PUBLICIDADE INFANTIL

 

A propaganda televisiva voltada para as crianças e jovens tem estado cada vez mais na mira de discussões de diversos setores da sociedade. A berlinda se deve ao fato de que, segundo estudiosos, filmes comerciais que se dispõem a criar futuros consumidores muitas vezes negligenciam regras básicas de proteção àintegridade física e psicológica do público mirim. Entre elas, o princípio do respeito à pessoa em processo de desenvolvimento, previsto no artigo 227 da Constituição Federal, e o compromisso de manter os menores afastados de ações que venham a explorá-los, discriminá-los ou violentá-los. Em artigos exclusivos, a advogada e professora de direito da criança e do adolescente Carolina Magnani e a psicóloga e professora de educação e psicologia Ester Cecília Fernandes Baptistella discutem o conteúdo dos anúncios de produtos infantis e se essa influência afeta ou não a educação.

 

 

A publicidade a serviço da infância


por Carolina Magnani

 


 

A publicidade destinada ao público infanto-juvenil, mormente durante a exibição de programas de televisão destinados a essa faixa etária, se constitui altamente eficaz na formação de novos consumidores imediatistas. É claro que tal prática com vistas à perpetuação do consumo desbragado de bens supérfluos - que denotam a sensação desde tenra idade de que "ter é ser" - se demonstra essencial pelos agentes do "mercado".

- _MATERIAL APRESENTADO_:
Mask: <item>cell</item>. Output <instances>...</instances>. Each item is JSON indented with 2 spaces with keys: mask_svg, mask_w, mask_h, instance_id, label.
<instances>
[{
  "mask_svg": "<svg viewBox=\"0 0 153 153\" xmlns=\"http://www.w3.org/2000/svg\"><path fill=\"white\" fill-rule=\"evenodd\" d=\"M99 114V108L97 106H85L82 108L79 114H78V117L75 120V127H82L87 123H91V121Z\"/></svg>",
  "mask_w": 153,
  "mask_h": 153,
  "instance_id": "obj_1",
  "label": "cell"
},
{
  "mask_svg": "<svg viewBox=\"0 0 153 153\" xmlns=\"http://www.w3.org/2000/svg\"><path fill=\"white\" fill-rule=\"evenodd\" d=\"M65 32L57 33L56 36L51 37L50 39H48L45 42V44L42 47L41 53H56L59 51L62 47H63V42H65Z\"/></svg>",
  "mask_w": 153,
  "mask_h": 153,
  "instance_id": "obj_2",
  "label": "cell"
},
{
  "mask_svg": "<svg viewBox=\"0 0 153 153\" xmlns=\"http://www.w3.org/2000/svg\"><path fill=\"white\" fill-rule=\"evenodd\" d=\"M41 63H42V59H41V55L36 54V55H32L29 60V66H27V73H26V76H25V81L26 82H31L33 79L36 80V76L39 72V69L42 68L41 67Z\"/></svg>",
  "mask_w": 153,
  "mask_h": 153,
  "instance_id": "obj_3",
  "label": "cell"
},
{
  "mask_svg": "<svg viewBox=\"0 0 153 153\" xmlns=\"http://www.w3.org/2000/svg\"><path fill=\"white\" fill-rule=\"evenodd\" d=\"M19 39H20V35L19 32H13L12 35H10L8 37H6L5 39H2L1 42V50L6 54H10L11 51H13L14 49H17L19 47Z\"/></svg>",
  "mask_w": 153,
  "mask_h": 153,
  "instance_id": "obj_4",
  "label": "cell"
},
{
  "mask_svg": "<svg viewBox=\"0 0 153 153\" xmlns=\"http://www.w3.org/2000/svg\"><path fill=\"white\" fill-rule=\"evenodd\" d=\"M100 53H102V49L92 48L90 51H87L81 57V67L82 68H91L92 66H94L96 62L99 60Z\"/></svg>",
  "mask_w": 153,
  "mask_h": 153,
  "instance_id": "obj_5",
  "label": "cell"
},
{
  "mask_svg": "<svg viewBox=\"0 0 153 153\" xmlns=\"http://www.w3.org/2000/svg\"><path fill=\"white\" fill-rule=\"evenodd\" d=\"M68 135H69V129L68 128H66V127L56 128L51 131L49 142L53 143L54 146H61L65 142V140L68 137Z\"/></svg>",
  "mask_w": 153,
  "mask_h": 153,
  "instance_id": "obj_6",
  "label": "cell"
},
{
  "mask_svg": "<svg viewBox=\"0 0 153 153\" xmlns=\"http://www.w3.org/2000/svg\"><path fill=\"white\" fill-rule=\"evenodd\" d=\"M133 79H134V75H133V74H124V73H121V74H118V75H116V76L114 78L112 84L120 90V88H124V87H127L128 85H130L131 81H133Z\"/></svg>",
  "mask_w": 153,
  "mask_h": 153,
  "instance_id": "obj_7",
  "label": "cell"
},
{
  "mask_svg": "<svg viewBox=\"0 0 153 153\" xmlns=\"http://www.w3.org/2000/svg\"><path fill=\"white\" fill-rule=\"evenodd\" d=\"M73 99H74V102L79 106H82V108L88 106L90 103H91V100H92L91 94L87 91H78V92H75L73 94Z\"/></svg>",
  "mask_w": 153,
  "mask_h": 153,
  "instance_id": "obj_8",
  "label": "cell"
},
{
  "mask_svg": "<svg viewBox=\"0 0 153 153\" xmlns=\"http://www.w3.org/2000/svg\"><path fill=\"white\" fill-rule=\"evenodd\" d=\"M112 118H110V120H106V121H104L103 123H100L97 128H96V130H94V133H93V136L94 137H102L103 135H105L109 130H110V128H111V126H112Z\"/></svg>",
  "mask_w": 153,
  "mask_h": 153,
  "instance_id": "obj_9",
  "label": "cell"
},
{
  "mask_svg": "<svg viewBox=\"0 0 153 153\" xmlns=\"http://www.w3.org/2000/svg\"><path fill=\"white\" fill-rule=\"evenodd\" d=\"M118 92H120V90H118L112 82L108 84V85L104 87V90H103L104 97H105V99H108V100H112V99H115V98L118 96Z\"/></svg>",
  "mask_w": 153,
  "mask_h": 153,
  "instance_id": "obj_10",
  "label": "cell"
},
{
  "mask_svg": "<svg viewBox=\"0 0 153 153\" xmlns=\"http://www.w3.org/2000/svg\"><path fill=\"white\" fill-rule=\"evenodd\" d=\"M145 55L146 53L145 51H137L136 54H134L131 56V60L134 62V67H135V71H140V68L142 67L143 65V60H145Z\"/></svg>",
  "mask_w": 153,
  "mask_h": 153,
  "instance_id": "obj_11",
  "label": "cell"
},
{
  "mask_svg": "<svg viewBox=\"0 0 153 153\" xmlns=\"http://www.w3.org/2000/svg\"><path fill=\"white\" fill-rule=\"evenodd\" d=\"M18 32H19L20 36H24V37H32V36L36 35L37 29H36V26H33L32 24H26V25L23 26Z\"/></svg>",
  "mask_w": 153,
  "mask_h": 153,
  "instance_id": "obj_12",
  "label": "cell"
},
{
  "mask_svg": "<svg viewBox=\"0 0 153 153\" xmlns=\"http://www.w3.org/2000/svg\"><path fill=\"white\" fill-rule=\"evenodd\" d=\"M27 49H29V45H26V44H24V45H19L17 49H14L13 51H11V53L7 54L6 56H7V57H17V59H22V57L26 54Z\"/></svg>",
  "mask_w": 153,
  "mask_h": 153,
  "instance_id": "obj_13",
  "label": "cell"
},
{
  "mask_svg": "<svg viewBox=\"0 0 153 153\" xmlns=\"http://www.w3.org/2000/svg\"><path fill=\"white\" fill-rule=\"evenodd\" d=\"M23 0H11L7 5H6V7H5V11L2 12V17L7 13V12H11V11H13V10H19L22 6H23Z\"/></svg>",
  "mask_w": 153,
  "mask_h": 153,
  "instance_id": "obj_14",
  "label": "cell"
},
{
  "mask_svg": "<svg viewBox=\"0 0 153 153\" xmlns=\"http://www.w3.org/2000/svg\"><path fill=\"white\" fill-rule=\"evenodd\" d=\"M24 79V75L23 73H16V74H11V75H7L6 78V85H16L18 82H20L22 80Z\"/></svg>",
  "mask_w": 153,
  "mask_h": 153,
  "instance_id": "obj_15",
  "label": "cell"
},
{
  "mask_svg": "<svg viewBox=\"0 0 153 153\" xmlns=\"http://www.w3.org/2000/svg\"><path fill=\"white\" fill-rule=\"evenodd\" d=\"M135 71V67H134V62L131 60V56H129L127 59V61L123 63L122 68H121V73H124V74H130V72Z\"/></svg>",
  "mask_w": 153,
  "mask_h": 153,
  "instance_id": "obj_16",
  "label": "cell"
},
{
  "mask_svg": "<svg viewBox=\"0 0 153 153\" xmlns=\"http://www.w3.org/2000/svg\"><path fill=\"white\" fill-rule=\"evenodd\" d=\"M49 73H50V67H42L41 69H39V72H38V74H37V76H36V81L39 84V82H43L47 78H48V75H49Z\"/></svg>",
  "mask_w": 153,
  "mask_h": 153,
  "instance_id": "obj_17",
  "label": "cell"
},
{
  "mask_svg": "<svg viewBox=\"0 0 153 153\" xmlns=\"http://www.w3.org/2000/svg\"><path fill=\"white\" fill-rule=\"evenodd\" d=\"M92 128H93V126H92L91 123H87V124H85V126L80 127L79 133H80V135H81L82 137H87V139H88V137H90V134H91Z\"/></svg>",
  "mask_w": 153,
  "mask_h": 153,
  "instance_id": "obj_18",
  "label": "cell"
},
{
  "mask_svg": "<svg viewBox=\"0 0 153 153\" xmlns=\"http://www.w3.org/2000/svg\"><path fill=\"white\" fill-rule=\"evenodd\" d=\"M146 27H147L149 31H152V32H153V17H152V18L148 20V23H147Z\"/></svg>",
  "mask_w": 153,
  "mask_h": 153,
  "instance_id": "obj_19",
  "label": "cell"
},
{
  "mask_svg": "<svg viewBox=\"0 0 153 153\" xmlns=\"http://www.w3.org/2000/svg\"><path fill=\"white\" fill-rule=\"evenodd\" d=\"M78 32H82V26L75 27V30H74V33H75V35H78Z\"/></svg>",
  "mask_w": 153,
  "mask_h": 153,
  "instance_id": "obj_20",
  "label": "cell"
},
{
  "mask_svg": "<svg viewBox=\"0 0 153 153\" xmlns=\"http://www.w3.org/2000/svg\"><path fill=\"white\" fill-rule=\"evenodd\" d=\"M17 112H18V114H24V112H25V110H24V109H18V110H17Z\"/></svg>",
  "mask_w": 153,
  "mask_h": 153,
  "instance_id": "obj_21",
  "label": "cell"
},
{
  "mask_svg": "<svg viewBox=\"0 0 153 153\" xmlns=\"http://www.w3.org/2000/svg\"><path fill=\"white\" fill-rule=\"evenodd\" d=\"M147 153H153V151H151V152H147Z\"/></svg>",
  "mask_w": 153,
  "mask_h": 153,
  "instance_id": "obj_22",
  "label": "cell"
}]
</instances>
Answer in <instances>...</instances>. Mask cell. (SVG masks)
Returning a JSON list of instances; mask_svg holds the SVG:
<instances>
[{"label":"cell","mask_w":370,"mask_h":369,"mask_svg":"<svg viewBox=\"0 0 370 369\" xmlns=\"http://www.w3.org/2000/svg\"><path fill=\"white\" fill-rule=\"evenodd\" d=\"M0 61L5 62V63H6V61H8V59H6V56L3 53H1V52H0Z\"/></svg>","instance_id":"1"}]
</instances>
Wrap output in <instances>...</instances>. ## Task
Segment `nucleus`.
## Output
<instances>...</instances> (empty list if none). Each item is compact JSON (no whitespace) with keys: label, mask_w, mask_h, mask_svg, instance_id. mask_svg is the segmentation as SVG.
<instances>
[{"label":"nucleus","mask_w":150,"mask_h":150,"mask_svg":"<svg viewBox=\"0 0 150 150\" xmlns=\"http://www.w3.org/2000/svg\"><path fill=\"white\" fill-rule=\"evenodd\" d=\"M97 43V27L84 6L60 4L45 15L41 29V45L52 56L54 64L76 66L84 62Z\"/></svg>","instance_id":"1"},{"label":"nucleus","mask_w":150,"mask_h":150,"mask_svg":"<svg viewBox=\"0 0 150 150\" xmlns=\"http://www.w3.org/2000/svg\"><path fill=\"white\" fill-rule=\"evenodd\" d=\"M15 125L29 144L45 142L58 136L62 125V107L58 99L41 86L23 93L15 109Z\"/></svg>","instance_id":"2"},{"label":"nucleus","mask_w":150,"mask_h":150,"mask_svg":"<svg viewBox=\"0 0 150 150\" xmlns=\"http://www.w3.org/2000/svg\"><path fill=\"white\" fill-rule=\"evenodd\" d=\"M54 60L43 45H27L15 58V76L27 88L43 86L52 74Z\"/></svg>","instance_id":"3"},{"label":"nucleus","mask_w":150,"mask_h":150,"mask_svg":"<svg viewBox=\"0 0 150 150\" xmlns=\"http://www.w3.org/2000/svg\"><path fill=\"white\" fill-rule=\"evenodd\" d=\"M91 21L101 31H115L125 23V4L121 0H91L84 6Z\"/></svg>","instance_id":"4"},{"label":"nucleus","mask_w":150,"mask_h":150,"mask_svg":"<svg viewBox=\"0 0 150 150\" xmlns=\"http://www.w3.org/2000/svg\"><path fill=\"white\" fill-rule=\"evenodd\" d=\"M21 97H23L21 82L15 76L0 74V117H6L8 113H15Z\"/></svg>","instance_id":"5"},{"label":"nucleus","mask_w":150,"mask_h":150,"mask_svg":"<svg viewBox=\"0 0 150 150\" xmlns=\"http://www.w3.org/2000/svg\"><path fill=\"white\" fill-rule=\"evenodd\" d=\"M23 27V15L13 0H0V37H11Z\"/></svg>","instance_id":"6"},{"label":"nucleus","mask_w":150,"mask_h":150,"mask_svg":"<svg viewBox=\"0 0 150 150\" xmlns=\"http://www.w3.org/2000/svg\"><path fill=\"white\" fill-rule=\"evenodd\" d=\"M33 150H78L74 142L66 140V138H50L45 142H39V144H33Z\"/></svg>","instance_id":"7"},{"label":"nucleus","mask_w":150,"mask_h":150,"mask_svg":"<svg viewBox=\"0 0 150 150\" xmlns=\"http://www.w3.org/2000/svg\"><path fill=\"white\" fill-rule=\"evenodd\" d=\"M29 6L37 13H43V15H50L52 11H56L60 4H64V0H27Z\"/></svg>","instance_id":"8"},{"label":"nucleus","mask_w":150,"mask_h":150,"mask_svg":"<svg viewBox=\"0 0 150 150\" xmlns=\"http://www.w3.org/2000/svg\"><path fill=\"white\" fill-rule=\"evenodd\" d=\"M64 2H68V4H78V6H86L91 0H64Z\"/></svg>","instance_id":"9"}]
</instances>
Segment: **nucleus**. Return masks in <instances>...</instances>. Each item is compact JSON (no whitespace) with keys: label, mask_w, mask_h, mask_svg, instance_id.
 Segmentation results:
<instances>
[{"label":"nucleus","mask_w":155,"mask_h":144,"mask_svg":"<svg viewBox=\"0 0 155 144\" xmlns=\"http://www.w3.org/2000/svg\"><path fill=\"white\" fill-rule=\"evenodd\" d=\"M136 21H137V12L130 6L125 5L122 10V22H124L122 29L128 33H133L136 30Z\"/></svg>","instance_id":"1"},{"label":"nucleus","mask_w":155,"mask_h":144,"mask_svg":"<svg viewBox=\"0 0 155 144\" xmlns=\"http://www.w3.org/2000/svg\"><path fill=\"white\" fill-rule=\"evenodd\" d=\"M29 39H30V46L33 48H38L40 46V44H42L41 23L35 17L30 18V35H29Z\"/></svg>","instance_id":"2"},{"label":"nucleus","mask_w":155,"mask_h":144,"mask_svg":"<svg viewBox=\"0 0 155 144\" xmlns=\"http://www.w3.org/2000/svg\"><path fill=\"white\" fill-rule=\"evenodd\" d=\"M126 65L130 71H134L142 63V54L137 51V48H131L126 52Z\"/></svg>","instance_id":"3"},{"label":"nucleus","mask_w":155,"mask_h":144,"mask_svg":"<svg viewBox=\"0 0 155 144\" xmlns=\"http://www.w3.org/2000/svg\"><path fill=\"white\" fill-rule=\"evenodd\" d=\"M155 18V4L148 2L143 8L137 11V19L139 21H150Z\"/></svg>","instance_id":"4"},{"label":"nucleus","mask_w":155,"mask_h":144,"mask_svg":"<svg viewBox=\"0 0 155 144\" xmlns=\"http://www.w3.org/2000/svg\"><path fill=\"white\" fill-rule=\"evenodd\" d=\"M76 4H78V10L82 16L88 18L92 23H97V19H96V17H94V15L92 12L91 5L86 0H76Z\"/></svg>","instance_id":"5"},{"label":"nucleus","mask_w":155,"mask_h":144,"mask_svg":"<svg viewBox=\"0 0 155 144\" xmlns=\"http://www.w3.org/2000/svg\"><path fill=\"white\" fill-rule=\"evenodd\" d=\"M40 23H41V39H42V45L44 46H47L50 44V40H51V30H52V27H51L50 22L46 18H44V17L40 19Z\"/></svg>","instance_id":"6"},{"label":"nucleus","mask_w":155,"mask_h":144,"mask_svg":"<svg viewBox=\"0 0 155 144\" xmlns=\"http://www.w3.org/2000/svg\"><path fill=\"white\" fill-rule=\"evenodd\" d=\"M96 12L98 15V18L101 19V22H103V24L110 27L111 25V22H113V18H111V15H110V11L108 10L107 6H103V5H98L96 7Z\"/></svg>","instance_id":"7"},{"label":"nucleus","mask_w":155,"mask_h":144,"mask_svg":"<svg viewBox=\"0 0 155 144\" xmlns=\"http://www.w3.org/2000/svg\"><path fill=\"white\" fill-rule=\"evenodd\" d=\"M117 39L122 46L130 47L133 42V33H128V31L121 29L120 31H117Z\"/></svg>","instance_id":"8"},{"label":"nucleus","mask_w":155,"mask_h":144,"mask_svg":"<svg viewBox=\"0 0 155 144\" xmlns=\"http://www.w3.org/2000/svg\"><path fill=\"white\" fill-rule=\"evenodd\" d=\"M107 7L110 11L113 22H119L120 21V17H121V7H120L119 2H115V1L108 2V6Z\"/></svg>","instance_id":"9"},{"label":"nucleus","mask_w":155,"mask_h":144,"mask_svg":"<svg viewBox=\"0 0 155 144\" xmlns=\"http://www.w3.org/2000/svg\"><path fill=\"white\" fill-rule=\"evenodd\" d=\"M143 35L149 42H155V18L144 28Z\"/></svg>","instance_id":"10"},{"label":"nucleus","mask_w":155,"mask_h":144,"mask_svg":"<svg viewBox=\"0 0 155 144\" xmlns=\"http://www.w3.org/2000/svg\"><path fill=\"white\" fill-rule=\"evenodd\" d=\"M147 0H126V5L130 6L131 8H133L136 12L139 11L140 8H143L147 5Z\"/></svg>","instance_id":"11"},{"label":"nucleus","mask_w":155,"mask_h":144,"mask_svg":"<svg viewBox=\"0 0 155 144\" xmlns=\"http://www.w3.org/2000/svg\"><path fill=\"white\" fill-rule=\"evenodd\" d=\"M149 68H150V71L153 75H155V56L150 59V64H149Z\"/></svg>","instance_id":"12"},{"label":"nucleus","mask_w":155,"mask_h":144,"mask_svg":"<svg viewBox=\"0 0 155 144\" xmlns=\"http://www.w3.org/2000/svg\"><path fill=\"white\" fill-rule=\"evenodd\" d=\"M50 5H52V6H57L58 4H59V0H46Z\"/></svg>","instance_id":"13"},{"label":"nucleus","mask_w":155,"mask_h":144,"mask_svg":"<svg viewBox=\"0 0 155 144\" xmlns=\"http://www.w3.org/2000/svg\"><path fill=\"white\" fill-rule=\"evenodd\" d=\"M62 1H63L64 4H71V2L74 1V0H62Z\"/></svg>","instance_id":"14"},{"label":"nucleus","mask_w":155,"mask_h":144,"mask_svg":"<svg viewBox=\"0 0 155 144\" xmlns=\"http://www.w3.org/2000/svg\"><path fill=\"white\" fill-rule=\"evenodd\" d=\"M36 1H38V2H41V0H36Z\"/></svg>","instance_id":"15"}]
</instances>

- _INSTRUÇÕES E REQUISITOS_: Por favor, reescreva o trecho do texto sobre publicidade infantil que vai de "A propaganda televisiva" até "não a educação.", inclusive, trocando "Constituição Federal" por "Carta Magna".

- _SOLUÇÃO_:
A propaganda televisiva voltada para as crianças e jovens tem estado cada vez mais na mira de discussões de diversos setores da sociedade. A berlinda se deve ao fato de que, segundo estudiosos, filmes comerciais que se dispõem a criar futuros consumidores muitas vezes negligenciam regras básicas de proteção àintegridade física e psicológica do público mirim. Entre elas, o princípio do respeito à pessoa em processo de desenvolvimento, previsto no artigo 227 da Carta Magna, e o compromisso de manter os menores afastados de ações que venham a explorá-los, discriminá-los ou violentá-los. Em artigos exclusivos, a advogada e professora de direito da criança e do adolescente Carolina Magnani e a psicóloga e professora de educação e psicologia Ester Cecília Fernandes Baptistella discutem o conteúdo dos anúncios de produtos infantis e se essa influência afeta ou não a educação.